------ Trecho ------
“Qualquer outra coisa, qualquer
outra coisa que me fizesse parar de afundar nessa existência tediosa, trivial e
covarde”.
Livro maravilhoso de Charles
Bukowsky, Misto Quente é meio que uma autobiografia da infância do autor. Entretanto, no livro, Bukowsky faz uso de seu
alter ego, Henry Chinaski, e conta para nós a história, que se passa por volta
dos anos 1920 até mais ou menos 1940. Durante a leitura, achei muito engraçado
como os EUA nos anos 30 parecia tanto com o Brasil nos anos 80.
O enredo é narrado com crueza e
sem pudor. É a pura realidade de Bukowsky, e é muito legal como o autor não se oprime
e não deixa nenhum fato ou sentimento vergonhoso de lado: tem ele apanhando do
pai; um colega batendo uma para o cachorro; ele desistindo de transar com uma
mulher mesmo ela estando nua, na frente dele; ele dando vários PTs depois das
bebedeiras; apanhando em brigas; enfim, a juventude de Henry Chinaski foi bem
conturbada.
O enredo passa por várias
temáticas como sexo, depressão, adolescência, brigas, família, amigos,
isolamento, aquela sensação de não se encaixar, a pobreza, a desigualdade,
enfim, o que mais tem nesse livro é Henry reclamando do cabaço, dos pais, da
sociedade, da escola e claro, muitas BRIGAS. Gente, a cada dois capítulos tem
porrada. Como esse povo brigava!
O livro tem várias passagens
excelentes, como a do título dessa resenha, é muito filosófico, pessimista e
como já disse antes, real. Peguei alguns trechos para vocês:
1- “O problema era que você tinha
que continuar escolhendo entre o ruim e o pior, e não importa a escolha eles
arrancariam mais um pedacinho de você, até não restar mais nada. Aos 25 anos a
maioria estava acabada. Toda uma maldita nação de bunda-moles dirigindo
automóveis, comendo, tendo bebês, fazendo tudo da pior forma possível, como
votar em candidatos à presidência que os lembrassem de si mesmos.
Eu não tinha interesses. Não
tinha interesse em nada. Não tinha ideia de como iria escapar. Pelo menos, os
outros, tinham algum gosto pela vida. Pareciam entender algo que eu não
entendia. Talvez eu estivesse por fora. Era possível. Eu frequentemente me
sentia inferior. Só queria ir para longe deles. Mas não havia nenhum lugar para
ir. Suicídio? Jesus Cristo, apenas mais trabalho ainda. Sentia vontade de
dormir uns cinco anos seguidos, mas eles não me deixariam.”
------
### Tarefa proposta A
Verifique se cada afirmação está de acordo com a resenha e responda sim ou não, citando literalmente as palavras decisivas da resenha. (i) A história se passa aproximadamente entre os anos 1920 e 1940. (ii) No livro, o autor narra os fatos sob o próprio nome. (iii) Segundo a resenha, há brigas a cada dois capítulos.
### Tarefa proposta B
Reescreva toda a passagem da resenha que vai de "Livro maravilhoso de" até "conturbada.", substituindo "Bukowsky" por "Bukowski".
O material que se segue é independente e não faz parte da resenha.
------ Material ------
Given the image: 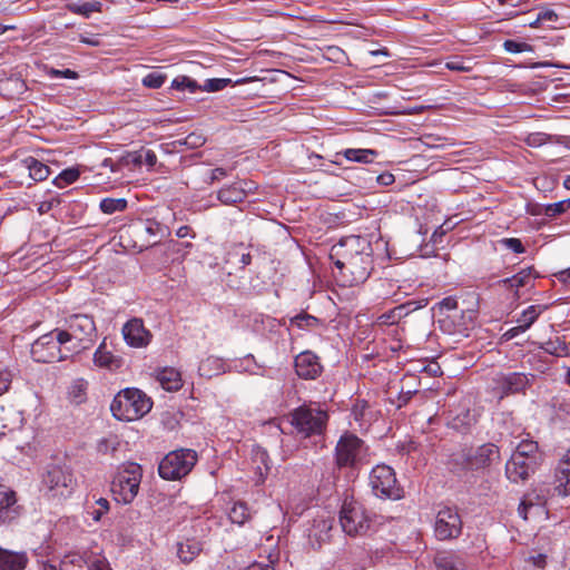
------
### Resultado final A
(i) Sim: "que se passa por volta dos anos 1920 até mais ou menos 1940".
(ii) Não: "Bukowsky faz uso de seu alter ego, Henry Chinaski".
(iii) Sim: "Gente, a cada dois capítulos tem porrada."

### Resultado final B
Livro maravilhoso de Charles
Bukowski, Misto Quente é meio que uma autobiografia da infância do autor. Entretanto, no livro, Bukowski faz uso de seu
alter ego, Henry Chinaski, e conta para nós a história, que se passa por volta
dos anos 1920 até mais ou menos 1940. Durante a leitura, achei muito engraçado
como os EUA nos anos 30 parecia tanto com o Brasil nos anos 80.
O enredo é narrado com crueza e
sem pudor. É a pura realidade de Bukowski, e é muito legal como o autor não se oprime
e não deixa nenhum fato ou sentimento vergonhoso de lado: tem ele apanhando do
pai; um colega batendo uma para o cachorro; ele desistindo de transar com uma
mulher mesmo ela estando nua, na frente dele; ele dando vários PTs depois das
bebedeiras; apanhando em brigas; enfim, a juventude de Henry Chinaski foi bem
conturbada.